The Feds held interest rates steady following its latest meeting as it pointed to increased uncertainty over the U.S. economic outlook

What Happened?

The Federal Reserve kept its benchmark interest rate unchanged on Wednesday following its latest meeting to discuss the U.S. economy.

In a post-meeting statement, the central bank's decision pointed to the increased 'uncertainty about the economic outlook.'

'The Committee is attentive to the risks to both sides of its dual mandate and judges that the risks of higher unemployment and higher inflation have risen,' the statement read.

May's meeting marks what experts call an unusual period amid President Donald Trump's latest moves that have shaped global markets.

Fed Chair Jerome Powell addressed tariff-related concerns surrounding the Trump administration as the ones who hold the tools to resolve this issue.

'I mean, we don’t have the kind of tools that are good at dealing with supply chain problems. We don't have that at all,' said Powell. 'That’s a job for the administration and for the private sector more than anything.'

While the Fed could lower interest rates, Powell believes that move would be 'very inefficient' to address supply chain matters.

The U.S. stock market briefly dropped before it ceded some gains Wednesday following the announcement, according to CNBC.

Despite economic worries the Fed characterized, the Dow Jones was up nearly 300 points.

Why it Matters

The Fed’s decision came as officials considered the increased risks of lowering rates following the latest trajectory of inflation and unemployment.

Trump’s moves on tariffs have left a heavy imprint after the U.S. economy experienced its worst quarter since 2022.

The International Monetary Fund also lowered its 2025 projections for U.S. growth to 1.8%, compared to a 2.8% expansion in 2024.

Consumer Sentiment Index ratings in April plunged as 12-month inflation expectations surged to its highest level since 1981.

Those increased warnings highlighted the risks of a 2025 recession.

Trump had previously criticized Powell over frustrations that interest rates are not being cut quickly enough.

He pointed to the European Central Bank's expectations to cut interest rates for the seventh time as a basis for the Fed to make its move.

Powell maintained his previous position that the central bank will 'wait for greater clarity' before considering future cuts.

How it Affects You

The U.S. and China still hold high trade levies that maintain a heavy impact on each other's imports.
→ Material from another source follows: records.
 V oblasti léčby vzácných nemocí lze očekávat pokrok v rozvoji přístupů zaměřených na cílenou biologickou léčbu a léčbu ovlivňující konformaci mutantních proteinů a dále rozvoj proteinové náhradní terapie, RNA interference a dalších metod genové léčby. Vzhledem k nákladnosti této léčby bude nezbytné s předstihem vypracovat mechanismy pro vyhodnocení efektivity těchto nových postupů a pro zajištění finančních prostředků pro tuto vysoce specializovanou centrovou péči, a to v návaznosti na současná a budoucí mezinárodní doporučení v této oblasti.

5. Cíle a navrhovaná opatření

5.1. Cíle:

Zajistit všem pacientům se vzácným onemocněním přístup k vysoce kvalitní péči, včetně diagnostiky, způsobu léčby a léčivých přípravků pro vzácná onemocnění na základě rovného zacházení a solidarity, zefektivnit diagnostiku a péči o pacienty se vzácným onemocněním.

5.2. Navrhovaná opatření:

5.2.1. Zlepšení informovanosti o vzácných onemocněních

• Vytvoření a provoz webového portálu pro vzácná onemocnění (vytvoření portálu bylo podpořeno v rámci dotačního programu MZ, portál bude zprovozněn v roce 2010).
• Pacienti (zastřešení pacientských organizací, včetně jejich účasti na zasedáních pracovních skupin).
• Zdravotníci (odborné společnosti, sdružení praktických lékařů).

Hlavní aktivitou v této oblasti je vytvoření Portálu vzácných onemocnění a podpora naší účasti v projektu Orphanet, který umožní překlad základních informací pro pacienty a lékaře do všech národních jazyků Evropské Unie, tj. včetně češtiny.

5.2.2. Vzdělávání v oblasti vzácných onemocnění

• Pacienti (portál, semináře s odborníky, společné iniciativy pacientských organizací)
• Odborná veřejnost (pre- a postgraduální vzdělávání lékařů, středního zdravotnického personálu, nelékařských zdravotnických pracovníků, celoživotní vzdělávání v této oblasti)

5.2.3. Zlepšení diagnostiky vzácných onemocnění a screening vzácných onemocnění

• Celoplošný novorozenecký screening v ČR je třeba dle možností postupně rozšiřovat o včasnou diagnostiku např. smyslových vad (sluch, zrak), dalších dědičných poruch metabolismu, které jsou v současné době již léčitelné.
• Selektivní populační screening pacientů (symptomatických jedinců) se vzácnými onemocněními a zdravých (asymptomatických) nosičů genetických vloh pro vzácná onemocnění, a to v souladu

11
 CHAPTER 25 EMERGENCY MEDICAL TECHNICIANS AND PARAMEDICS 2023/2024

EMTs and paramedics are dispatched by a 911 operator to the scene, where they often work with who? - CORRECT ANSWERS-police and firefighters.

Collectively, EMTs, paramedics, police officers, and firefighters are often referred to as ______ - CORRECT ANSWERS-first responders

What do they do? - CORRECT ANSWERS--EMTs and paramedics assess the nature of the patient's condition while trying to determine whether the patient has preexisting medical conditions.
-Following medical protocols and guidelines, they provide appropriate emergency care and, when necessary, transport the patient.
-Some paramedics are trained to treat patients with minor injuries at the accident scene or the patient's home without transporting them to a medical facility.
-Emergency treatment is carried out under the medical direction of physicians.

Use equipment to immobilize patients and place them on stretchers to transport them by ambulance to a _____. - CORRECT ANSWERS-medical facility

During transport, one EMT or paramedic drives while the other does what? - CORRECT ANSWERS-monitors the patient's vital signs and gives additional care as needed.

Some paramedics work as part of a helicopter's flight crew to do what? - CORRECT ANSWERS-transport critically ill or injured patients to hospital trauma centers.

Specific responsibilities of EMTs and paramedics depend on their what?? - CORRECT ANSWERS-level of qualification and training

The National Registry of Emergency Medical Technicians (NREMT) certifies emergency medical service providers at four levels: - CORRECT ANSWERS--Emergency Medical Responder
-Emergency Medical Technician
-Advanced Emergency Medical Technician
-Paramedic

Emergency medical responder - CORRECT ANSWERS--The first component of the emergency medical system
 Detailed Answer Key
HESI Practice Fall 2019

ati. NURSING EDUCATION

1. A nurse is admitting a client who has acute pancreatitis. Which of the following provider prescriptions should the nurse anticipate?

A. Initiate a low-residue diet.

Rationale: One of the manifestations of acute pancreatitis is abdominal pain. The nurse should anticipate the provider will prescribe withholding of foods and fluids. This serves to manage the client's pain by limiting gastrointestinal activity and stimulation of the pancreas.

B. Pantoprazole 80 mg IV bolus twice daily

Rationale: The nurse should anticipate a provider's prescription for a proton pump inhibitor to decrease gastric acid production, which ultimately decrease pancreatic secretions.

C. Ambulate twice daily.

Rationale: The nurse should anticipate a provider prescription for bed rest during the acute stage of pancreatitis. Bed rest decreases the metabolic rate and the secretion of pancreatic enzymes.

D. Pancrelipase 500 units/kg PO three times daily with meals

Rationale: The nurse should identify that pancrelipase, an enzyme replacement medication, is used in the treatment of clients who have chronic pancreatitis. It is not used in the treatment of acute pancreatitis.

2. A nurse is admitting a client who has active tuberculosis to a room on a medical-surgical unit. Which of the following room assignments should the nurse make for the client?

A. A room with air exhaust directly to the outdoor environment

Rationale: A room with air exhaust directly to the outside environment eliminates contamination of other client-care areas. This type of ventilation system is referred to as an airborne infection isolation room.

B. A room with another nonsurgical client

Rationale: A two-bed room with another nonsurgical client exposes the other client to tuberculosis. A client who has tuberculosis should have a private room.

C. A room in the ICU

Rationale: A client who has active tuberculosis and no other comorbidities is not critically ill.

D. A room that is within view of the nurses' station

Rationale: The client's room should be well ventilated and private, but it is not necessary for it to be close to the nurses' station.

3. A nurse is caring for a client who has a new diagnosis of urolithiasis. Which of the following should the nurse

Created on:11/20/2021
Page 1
In addition, Trump has maintained universal tariffs of 25% on automotives, steel, and aluminum.

Growth in the U.S. could potentially be driven down by two percentage points this year due to these actions.

Business owners have stated that these moves could drive up costs for consumers.

Many businesses have begun making operational cuts to align with these market changes.

Finding the balance between price stability and full employment has made a difficult challenge for the Fed's which remains uncertain.